I would consider myself a confident
young woman, content with my capabilities and the skin in which I
live. However, as a lot of individuals do, I struggle a little with
my weight. It does not help that I have one of those boyfriends who
eats food like Noo-Noo from the Teletubbies, and somehow transfers
those excess trans-fats over to me instead of him. I also have terrible
commitment problems with exercise. It is not my friend. This morning
I decided to go for a ‘run’, 20 minutes later I was back in the
sofa eating a cookie watching ‘How I Met Your Mother’. I fully
acknowledge that my NHS proclaimed overweightness is due to my own
doing and regardless, as previously stated, I remain confident in
myself.
The problem comes when individuals are
not so confident, and who can blame them when we are all constantly
being attacked by ‘fat haters’. While it is noted that men are
also bombarded with anti-fat campaigns, I feel that women are the
undeniable targets of body-related nastiness. Every magazine cover
spouts tricks for being the perfect size, and photoshops the excess
anything off their cover ladies, whilst somehow still maintaining
that you should love yourself in matter what. My computer screen is
abused daily with miracle (sometimes scary) weight loss methods.
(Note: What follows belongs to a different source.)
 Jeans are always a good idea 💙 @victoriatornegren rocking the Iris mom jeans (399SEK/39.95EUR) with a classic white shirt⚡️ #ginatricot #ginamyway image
These adverts are nearly always portraying women.
So it is not surprising that young
girls and women are turning to radical methods in order to become the
same weight as the role models of our days. Superdrug has even produced special weighing scales that conveniently inform you when
you are same weight as your favourite female celebs. This is ranging
from teenie tiny Cheryl Cole past Beyonce onto the voluptuous Adele.
It does not, however, take into account the different body shapes of
these celebs, and (of course) does not mention the fact that most of
these ladies have day-to-day training and nutrionists.
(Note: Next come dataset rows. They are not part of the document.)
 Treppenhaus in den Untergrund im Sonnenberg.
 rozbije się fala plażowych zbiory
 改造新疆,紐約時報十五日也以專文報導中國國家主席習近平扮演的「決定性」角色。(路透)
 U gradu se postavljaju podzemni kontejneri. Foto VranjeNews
And if you think that is bad:
NEWSFLASH!! Bulimia is ART! A 27yr old woman called Millie is
producing art that (in my opinion) should cause the greatest artists
(or any artists) to rise from the grave and convene in mass protest.
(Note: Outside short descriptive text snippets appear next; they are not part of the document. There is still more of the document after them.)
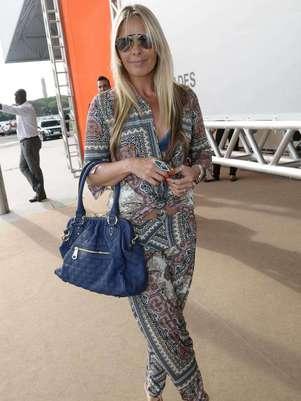 Adriane Galisteu durante o lançamento de sua nova linha de bolsas Foto: AgNews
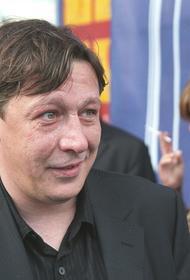 На суде Ефремову показали видео, на котором он ходит пьяный после ДТП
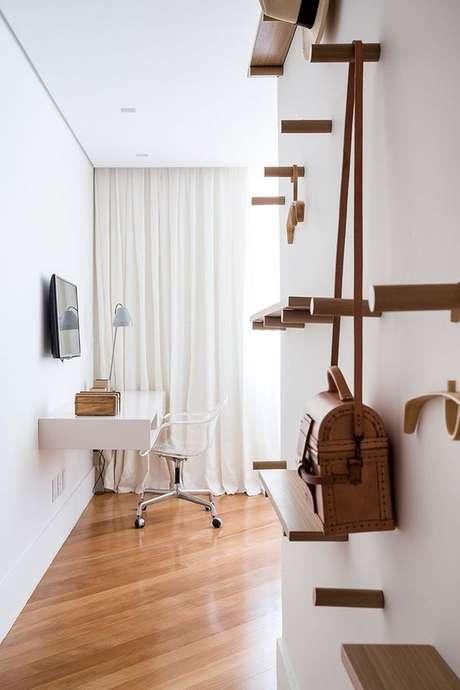 6. Cadeira transparente para penteadeira – Via: Casa da Valentina
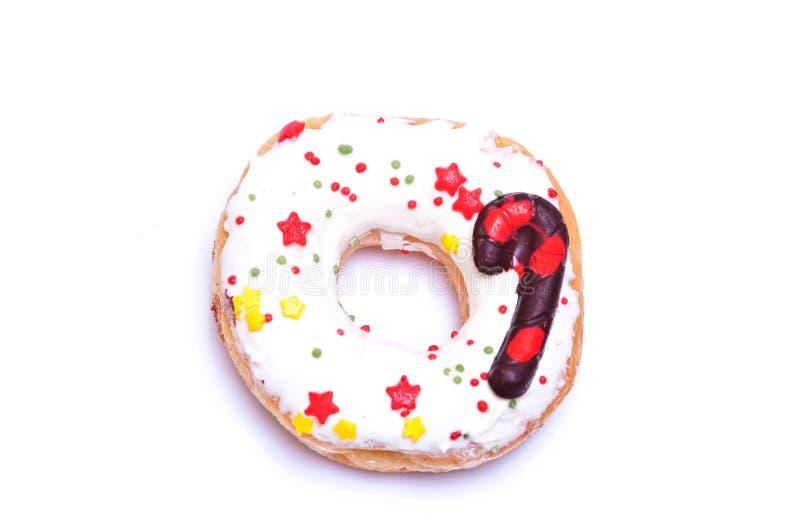 doughnut voor Kerstmis op witte achtergrond wordt verfraaid die royalty-vrije stock foto's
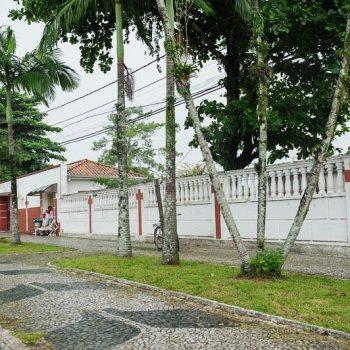 CEMITÉRIO MUNICIPAL: Prefeitura nega violação de túmulo; moradores confirmam denúncias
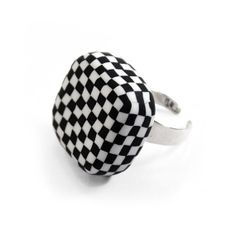 Checkerboard ring, sterling silver and polymer clay by Dorothée Vantorre / Les folles Marquises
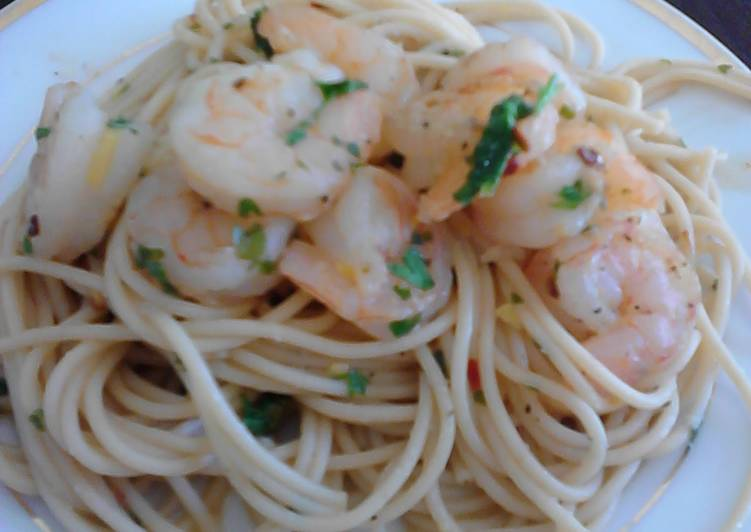 Easiest Way to Make Appetizing Spicy shrimp scamp pasta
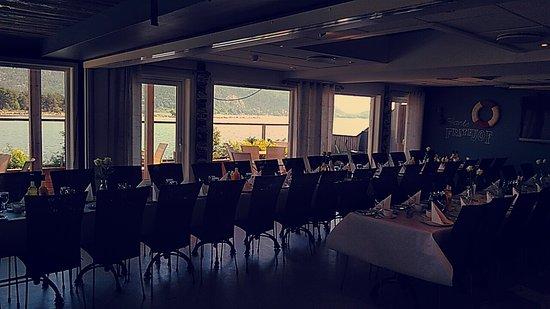 Svelvik, Norwegen: Selskap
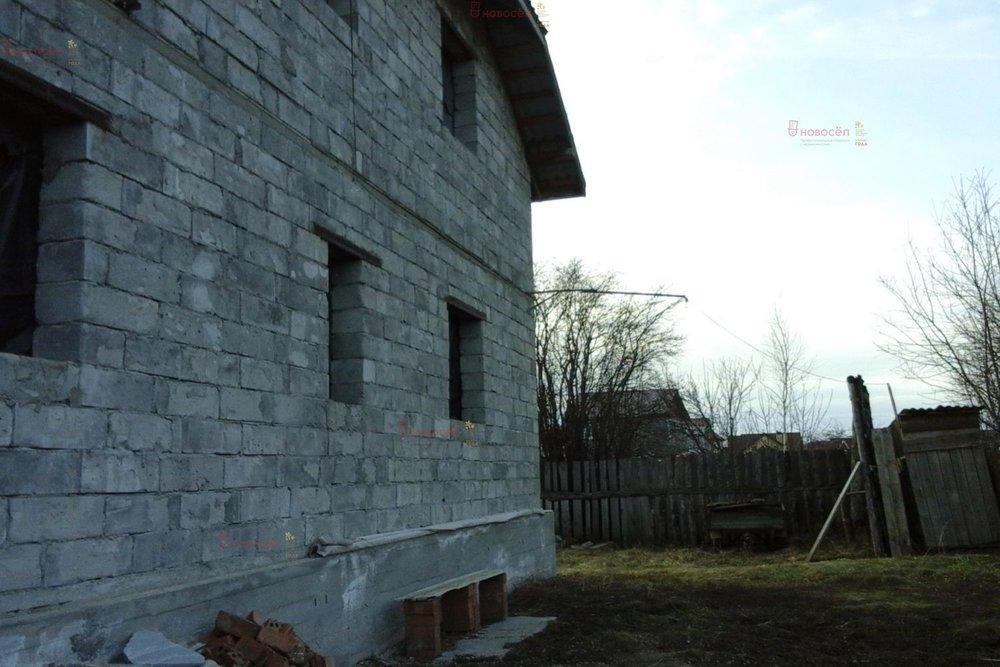 г. Арамиль, ул. Комсомольская, 20 (городской округ Арамильский) - фото коттеджа (1)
Her method is as follows: (1) starve self for 2 days; (2) drink
coloured milk; (3) proceed to stick fingers down throat and make self
throw up onto a canvas; (4) do not aim, improvisation allows the
piece to come together on its own. It must be good… she has even
appeared in one of Lady Gaga’s videos ‘doing art’ all over
Gaga’s white dress. Now I am no doctor, but that cannot be a
healthy pastime, and seeing pictures of the girl, she looks knackered.
But what kind of message is this supposed to send? Granted, I am more
or less the opposite of an artist and I struggle to really ‘get’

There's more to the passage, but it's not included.